Her 10 bireyden birinde görülebiliyor
Kulak kireçlenmesinde en sık rastlanan “otoskleroz”, her 10 bireyden birinde görülebilmektedir. Bayanlarda ve genetik geçmişi olanlarda daha sık görülüyor, hamilelikte ise ortaya çıkma ihtimali artıyor. Kulak kireçlenmesi, işitme kaybı ve kulak çınlaması üzere belirtilere neden olmaktadır. Hastalar şiddetli çınlamanın verdiği rahatsızlıktan ötürü işitme kaybının farkında olmamaktadır.
Tedavi seçenekleri
Otoskleroz ön tanısı konulan bireylerde, hastalığın şiddeti ve kişinin tercihine nazaran tedavi sistemi hakkında plan yapılmaktadır. Yeni başlayan ve klinik olarak kişiyi çok fazla etkilemeyen durumlarda şahsa işitme testleri uygulanır ve takip edilir. İşitme kaybı toplumsal yaşantısını etkileyenler için, ameliyat ya da işitme aygıtları ile rehabilitasyon ön görülmektedir. Bunların dışında hastalığın ilerlemesini yavaşlatan sodyum florür üzere birtakım ilaçlarda mevcuttur. Ancak bu ilaçların kullanılması ve tedavinin bu formda yapılması tercih edilen bir metot değildir.
Ameliyatla tedavi, otoskleroz olaylarında tercih edilen bir sistemdir. Ameliyat ile üzengi kemiği çıkarılarak yerine metal ya da plastik protez yerleştirilir.

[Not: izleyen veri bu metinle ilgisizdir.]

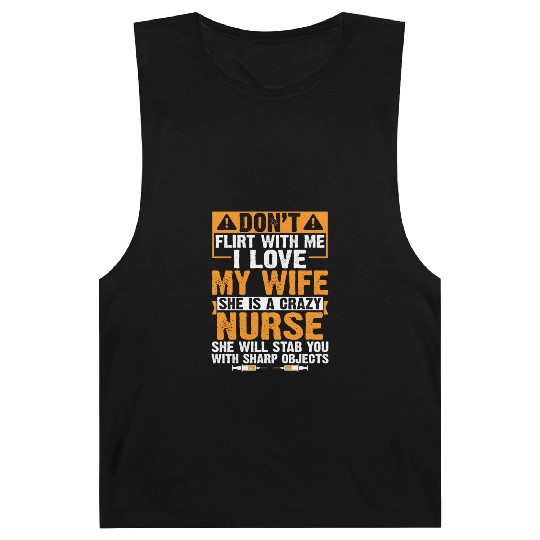 Flirt With Me I Love My Wife She Is A Crazy Nurse Barnard Tanks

Ameliyattan sonra birkaç gün baş dönmesi görülebilmektedir. Bu nedenle yatak istirahati yapılmalıdır. Her ameliyatta olduğu üzere bu ameliyatta da birtakım riskler mevcuttur. Bu yüzden iki kulakta da kireçlenme varsa evvel bir kulağın ameliyat edilmesi, sonrasında alınan sonuca nazaran öteki kulağın ameliyat edilip edilmeyeceğine karar verilmesi gerekmektedir.
Operasyon sonrası dikkat edilmesi gereken hususlar
Operasyon sonrasında hastanın iki gün dinlenmesi gerekmektedir. Ameliyatı takip eden birinci 3 hatta 6 ay kıymetlidir. Hastanın bu müddette kulakta müspet basınca yol açacak ağır kaldırma, dalış, uçak seyahati ya da ıkınma üzere durumlardan bilhassa kaçınması değerlidir. Otosklerozun her iki kulakta olması durumunda iki kulağa birden müdahale edilmemelidir. Operasyon için birinci kulağın ameliyatından sonra 6 ay beklenilmelidir. Cerrahi müdahale sonrası hastaların işitmeleri çabucak düzelme göstermektedir. Bu duruma paralel olarak kulak çınlamalarında azalma olmaktadır, sonrasında büsbütün kaybolur. Hastalar daha evvel kullanmak zorunda oldukları işitme aygıtlarını ve bunun getirdiği badireleri bırakıp olağan yaşantılarına geri dönebilirler.